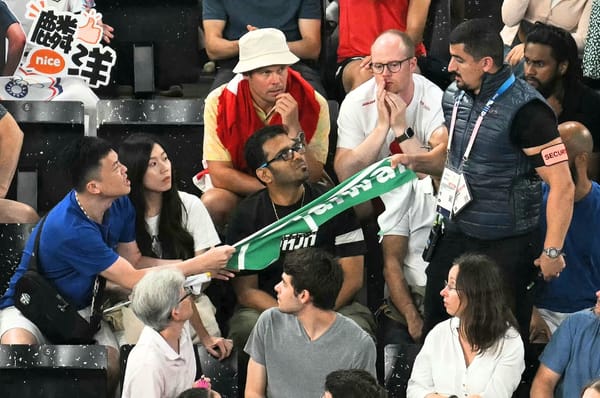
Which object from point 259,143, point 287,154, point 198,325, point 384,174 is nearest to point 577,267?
point 384,174

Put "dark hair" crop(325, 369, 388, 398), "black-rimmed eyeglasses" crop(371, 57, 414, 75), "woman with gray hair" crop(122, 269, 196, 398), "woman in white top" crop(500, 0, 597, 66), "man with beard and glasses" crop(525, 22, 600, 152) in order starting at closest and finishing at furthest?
"dark hair" crop(325, 369, 388, 398), "woman with gray hair" crop(122, 269, 196, 398), "black-rimmed eyeglasses" crop(371, 57, 414, 75), "man with beard and glasses" crop(525, 22, 600, 152), "woman in white top" crop(500, 0, 597, 66)

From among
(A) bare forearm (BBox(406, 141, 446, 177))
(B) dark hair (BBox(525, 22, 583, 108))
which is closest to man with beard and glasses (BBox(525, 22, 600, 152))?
(B) dark hair (BBox(525, 22, 583, 108))

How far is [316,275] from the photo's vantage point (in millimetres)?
4656

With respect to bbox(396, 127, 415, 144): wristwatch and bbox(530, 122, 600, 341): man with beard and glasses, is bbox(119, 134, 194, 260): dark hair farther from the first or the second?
bbox(530, 122, 600, 341): man with beard and glasses

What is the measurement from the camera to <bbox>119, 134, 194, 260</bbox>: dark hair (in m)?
5.22

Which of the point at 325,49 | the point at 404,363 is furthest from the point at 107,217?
the point at 325,49

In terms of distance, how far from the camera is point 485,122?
4773mm

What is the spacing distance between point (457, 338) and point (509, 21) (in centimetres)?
226

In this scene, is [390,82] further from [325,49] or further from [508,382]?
[508,382]

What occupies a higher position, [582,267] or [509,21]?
[509,21]

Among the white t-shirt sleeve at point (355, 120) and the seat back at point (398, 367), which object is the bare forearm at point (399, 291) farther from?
the white t-shirt sleeve at point (355, 120)

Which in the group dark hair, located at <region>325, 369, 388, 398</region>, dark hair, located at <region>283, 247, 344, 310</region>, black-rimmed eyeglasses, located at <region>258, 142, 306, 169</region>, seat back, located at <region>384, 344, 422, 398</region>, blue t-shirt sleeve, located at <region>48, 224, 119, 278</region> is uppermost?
dark hair, located at <region>325, 369, 388, 398</region>

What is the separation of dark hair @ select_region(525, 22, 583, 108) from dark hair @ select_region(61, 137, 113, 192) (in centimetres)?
197

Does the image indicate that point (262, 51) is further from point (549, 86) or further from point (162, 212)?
point (549, 86)
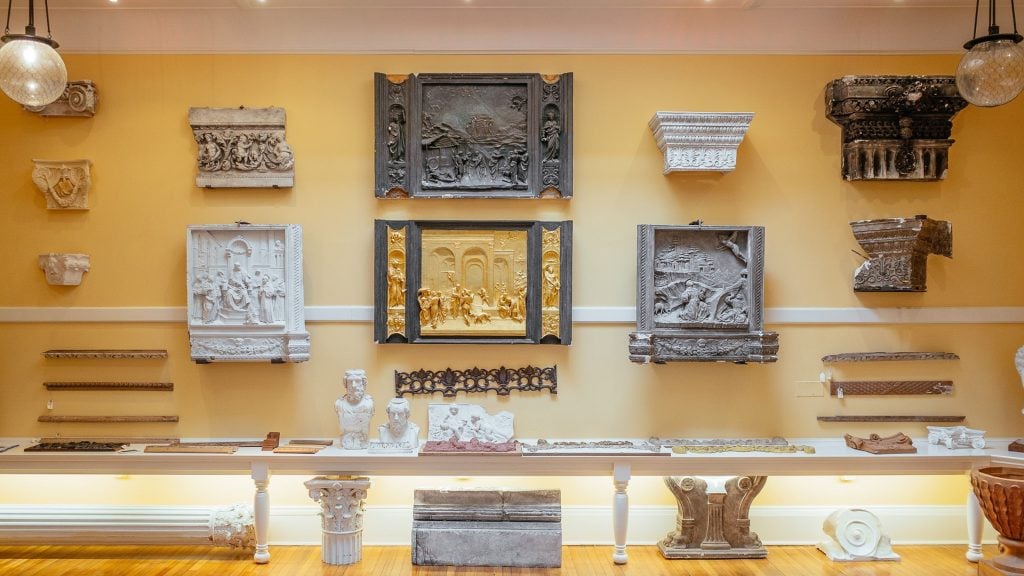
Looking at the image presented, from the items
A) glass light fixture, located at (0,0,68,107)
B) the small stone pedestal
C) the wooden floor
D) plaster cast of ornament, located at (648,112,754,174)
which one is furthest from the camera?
plaster cast of ornament, located at (648,112,754,174)

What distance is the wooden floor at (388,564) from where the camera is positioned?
552 cm

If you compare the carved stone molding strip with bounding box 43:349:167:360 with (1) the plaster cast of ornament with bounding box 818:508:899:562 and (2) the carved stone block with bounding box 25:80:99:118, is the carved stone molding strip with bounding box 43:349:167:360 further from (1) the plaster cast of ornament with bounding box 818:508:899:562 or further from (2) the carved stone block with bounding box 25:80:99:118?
(1) the plaster cast of ornament with bounding box 818:508:899:562

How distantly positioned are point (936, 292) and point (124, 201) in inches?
274

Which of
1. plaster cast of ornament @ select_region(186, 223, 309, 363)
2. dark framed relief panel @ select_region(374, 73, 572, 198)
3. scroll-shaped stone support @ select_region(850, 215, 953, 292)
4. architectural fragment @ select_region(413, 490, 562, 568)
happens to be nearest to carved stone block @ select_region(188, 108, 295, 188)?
plaster cast of ornament @ select_region(186, 223, 309, 363)

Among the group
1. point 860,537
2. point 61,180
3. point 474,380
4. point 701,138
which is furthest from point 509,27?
point 860,537

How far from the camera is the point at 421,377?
623cm

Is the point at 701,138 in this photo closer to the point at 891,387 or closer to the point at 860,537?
the point at 891,387

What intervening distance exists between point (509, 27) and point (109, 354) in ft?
14.3

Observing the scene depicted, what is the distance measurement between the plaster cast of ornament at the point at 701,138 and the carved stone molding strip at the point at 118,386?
4.63m

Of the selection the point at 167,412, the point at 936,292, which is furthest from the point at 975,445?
the point at 167,412

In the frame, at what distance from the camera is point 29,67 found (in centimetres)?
466

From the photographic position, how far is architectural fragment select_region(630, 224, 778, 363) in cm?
591

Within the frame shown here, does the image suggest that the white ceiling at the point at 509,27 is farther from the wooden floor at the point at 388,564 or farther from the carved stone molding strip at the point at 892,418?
the wooden floor at the point at 388,564

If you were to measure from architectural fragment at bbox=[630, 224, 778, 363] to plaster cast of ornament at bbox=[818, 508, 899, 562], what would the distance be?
1385 millimetres
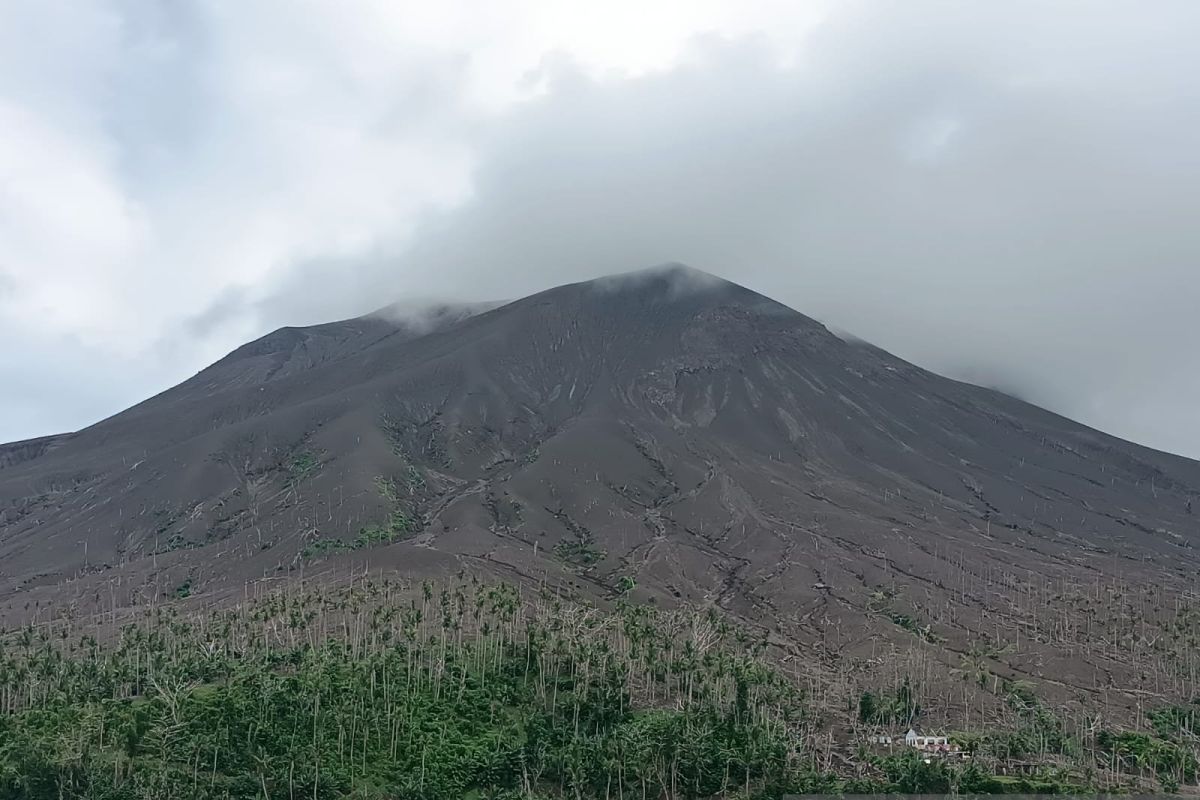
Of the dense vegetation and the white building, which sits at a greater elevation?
the dense vegetation

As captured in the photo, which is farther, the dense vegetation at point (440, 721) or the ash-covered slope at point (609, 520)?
the ash-covered slope at point (609, 520)

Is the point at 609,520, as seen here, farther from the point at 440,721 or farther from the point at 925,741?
the point at 440,721

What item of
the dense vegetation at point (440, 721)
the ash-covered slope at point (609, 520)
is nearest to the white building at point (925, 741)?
the dense vegetation at point (440, 721)

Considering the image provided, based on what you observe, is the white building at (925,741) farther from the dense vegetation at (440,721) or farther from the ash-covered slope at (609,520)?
the ash-covered slope at (609,520)

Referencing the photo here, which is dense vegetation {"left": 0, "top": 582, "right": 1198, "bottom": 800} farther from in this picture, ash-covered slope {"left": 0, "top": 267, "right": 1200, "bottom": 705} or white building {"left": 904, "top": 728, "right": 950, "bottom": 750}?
ash-covered slope {"left": 0, "top": 267, "right": 1200, "bottom": 705}

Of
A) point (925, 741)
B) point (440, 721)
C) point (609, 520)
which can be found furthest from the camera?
point (609, 520)

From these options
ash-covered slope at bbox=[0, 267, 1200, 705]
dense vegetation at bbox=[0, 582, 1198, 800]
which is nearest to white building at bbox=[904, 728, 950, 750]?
dense vegetation at bbox=[0, 582, 1198, 800]

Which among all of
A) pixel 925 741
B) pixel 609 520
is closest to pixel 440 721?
pixel 925 741

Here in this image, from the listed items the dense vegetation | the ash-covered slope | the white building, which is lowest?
the white building

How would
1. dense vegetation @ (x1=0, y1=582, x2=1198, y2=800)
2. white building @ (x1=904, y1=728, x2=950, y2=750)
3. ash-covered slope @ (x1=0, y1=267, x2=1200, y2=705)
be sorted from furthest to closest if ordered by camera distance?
1. ash-covered slope @ (x1=0, y1=267, x2=1200, y2=705)
2. white building @ (x1=904, y1=728, x2=950, y2=750)
3. dense vegetation @ (x1=0, y1=582, x2=1198, y2=800)

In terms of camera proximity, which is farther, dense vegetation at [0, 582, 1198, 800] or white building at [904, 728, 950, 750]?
white building at [904, 728, 950, 750]
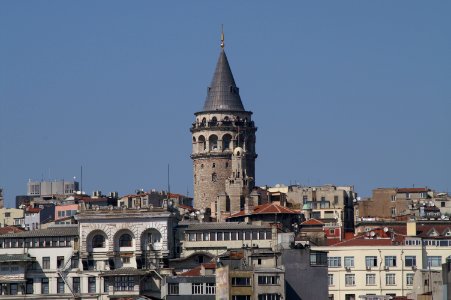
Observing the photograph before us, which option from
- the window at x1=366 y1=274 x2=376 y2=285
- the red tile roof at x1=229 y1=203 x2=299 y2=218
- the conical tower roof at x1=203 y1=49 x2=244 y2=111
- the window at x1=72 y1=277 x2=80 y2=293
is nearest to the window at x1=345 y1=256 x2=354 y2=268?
the window at x1=366 y1=274 x2=376 y2=285

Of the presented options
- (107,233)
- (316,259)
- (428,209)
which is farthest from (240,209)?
(316,259)

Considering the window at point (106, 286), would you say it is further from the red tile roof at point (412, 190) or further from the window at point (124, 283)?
the red tile roof at point (412, 190)

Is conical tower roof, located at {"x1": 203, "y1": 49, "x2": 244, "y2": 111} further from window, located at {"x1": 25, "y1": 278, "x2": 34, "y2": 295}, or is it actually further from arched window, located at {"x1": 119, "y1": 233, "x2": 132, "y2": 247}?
window, located at {"x1": 25, "y1": 278, "x2": 34, "y2": 295}

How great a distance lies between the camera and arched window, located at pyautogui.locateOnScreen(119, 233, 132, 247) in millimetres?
130000

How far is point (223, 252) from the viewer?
128375 millimetres

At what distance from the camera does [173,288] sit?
4390 inches

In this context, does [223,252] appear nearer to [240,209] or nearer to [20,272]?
[20,272]

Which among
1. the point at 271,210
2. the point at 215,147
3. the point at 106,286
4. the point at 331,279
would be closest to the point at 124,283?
the point at 106,286

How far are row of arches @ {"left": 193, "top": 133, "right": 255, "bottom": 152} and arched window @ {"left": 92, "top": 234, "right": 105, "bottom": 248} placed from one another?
55197mm

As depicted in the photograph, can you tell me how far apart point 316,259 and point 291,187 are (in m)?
73.9

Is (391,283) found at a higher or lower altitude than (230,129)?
lower

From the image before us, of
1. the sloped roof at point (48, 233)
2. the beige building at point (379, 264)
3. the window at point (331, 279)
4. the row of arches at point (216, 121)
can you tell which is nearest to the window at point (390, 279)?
the beige building at point (379, 264)

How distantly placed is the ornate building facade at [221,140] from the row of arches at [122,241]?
149 feet

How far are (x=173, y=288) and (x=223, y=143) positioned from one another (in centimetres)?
7434
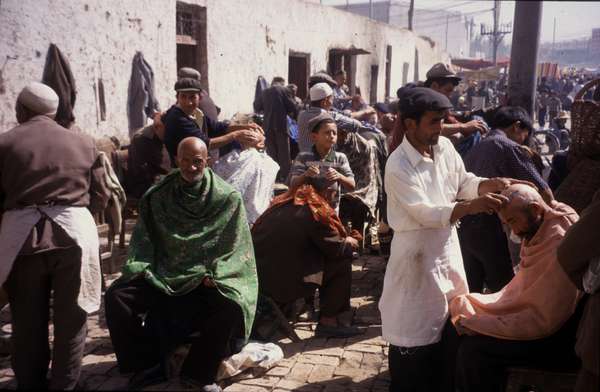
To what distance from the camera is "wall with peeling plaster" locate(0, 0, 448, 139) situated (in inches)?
261

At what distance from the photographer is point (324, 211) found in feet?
14.9

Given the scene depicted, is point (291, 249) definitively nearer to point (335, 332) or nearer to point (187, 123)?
point (335, 332)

GIVEN PROBLEM ▸ Put the data from the line containing "Is (391,283) found" through the end of the data into a Markdown table with the columns Row and Line, one numbered row per nonblank line. Leave out the pictures.

TASK OUTPUT ▸
| Row | Line |
|---|---|
| 1 | Is (391,283) found at a higher or lower altitude than (230,129)? |
| 2 | lower |
| 3 | From the image before us, of |
| 4 | 1. the sloped roof at point (48, 233) |
| 5 | 2. the beige building at point (379, 264) |
| 6 | 3. the window at point (331, 279) |
| 7 | 4. the row of arches at point (216, 121) |
| 8 | can you tell which is nearest to the window at point (390, 279)? |
| 9 | the beige building at point (379, 264) |
| 10 | How distantly placed is the ornate building facade at [221,140] from the row of arches at [122,241]? |
| 11 | 149 feet |
| 12 | How far are (x=173, y=288) and (x=223, y=143) positioned from one another (in centimetres)? |
| 13 | 7434 |
| 14 | To what distance from the camera is "wall with peeling plaster" locate(0, 0, 448, 139) situated (in inches)? |
| 15 | 261 |
| 16 | At what distance from the photographer is point (324, 211) found in feet? |
| 17 | 14.9 |
| 18 | Given the scene depicted, is point (291, 249) definitively nearer to point (335, 332) or nearer to point (187, 123)? |
| 19 | point (335, 332) |